Stated goal. Skip the pictures. Repeat everything else in the records word for word.

=== Data entries ===

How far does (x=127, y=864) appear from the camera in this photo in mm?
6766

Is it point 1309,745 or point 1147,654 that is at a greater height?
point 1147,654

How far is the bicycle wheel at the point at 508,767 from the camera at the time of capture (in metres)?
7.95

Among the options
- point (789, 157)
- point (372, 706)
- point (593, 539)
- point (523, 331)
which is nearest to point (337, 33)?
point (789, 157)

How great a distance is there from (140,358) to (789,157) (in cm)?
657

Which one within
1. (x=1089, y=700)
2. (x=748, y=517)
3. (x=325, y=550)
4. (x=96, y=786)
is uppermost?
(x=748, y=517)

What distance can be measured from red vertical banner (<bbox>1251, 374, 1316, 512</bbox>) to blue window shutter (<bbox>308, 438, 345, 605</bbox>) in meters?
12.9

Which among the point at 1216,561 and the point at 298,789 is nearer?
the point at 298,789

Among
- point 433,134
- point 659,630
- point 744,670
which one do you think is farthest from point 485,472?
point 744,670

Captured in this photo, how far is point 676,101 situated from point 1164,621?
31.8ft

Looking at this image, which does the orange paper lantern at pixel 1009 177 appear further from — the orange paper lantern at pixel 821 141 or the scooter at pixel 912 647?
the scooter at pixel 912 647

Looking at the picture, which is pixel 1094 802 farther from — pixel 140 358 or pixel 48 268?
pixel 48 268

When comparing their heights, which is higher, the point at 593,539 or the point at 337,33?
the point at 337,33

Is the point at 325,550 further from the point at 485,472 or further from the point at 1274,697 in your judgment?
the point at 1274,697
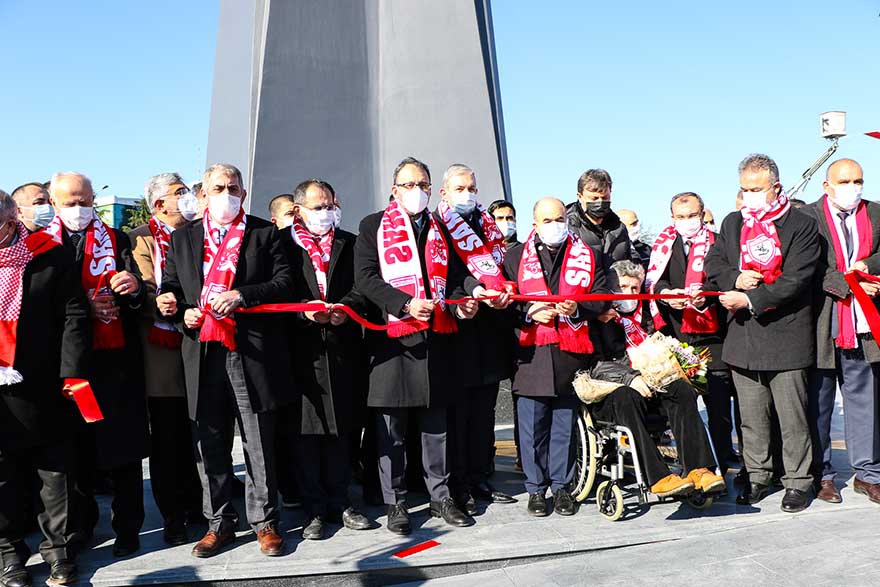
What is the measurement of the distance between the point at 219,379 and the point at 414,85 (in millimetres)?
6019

===

Result.
How far does (x=127, y=864) appear from the camera in this photo in mm?
6766

Is it point 1309,745 or point 1147,654 that is at a greater height?
point 1147,654

How far is the bicycle wheel at the point at 508,767 from the camera at the time of capture (in metres)?
7.95

Among the options
- point (789, 157)
- point (372, 706)
- point (593, 539)
- point (523, 331)
which is nearest to point (337, 33)?
point (789, 157)

How great a distance is there from (140,358) to (789,157) (in cm)?
657

Which one within
1. (x=1089, y=700)
2. (x=748, y=517)
3. (x=325, y=550)
4. (x=96, y=786)
is uppermost?
(x=748, y=517)

What distance can be measured from red vertical banner (<bbox>1251, 374, 1316, 512</bbox>) to blue window shutter (<bbox>308, 438, 345, 605</bbox>) in meters?
12.9

Which among the point at 1216,561 and the point at 298,789 is nearer?
the point at 298,789

Among
- point 433,134
- point 659,630
- point 744,670
which one do you think is farthest from point 485,472?
point 744,670

Captured in this photo, how far is point 676,101 situated from point 1164,621?
31.8ft

Looking at this image, which does the orange paper lantern at pixel 1009 177 appear further from — the orange paper lantern at pixel 821 141 or the scooter at pixel 912 647?
the scooter at pixel 912 647

Looking at the picture, which is pixel 1094 802 farther from — pixel 140 358 or pixel 48 268?
pixel 48 268

When comparing their heights, which is higher, the point at 593,539 or the point at 337,33?
the point at 337,33

Is the point at 325,550 further from the point at 485,472 or further from the point at 1274,697 in your judgment?
the point at 1274,697
What is the measurement of the distance between the point at 219,379 and the point at 414,85 (in millimetres)?
6019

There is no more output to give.